## [Description of the task]
Copy each line in the data below that contains the word "site".

[[ Source data open ]]

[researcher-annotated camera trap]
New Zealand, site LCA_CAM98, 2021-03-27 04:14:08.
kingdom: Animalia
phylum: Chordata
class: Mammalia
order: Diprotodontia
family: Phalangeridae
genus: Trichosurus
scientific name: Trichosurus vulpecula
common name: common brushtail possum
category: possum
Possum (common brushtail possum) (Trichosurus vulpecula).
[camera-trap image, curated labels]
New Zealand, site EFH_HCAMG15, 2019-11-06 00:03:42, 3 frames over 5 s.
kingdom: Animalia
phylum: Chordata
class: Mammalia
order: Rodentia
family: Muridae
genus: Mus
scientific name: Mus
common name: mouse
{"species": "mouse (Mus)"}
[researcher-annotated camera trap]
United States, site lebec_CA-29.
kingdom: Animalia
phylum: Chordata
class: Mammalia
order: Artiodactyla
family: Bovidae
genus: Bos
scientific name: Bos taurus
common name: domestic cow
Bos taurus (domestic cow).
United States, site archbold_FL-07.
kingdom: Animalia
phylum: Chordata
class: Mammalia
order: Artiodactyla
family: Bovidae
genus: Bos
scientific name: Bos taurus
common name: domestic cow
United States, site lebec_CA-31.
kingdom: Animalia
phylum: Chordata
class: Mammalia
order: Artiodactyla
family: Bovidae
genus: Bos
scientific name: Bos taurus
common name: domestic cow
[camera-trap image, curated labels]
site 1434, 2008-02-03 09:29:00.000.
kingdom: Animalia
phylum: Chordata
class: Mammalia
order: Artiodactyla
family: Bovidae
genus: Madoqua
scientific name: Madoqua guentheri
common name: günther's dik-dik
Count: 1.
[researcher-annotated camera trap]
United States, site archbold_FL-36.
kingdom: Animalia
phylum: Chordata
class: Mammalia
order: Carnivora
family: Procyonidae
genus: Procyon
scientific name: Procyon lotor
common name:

[[ Source data closed ]]

## [Output]
New Zealand, site LCA_CAM98, 2021-03-27 04:14:08.
New Zealand, site EFH_HCAMG15, 2019-11-06 00:03:42, 3 frames over 5 s.
United States, site lebec_CA-29.
United States, site archbold_FL-07.
United States, site lebec_CA-31.
site 1434, 2008-02-03 09:29:00.000.
United States, site archbold_FL-36.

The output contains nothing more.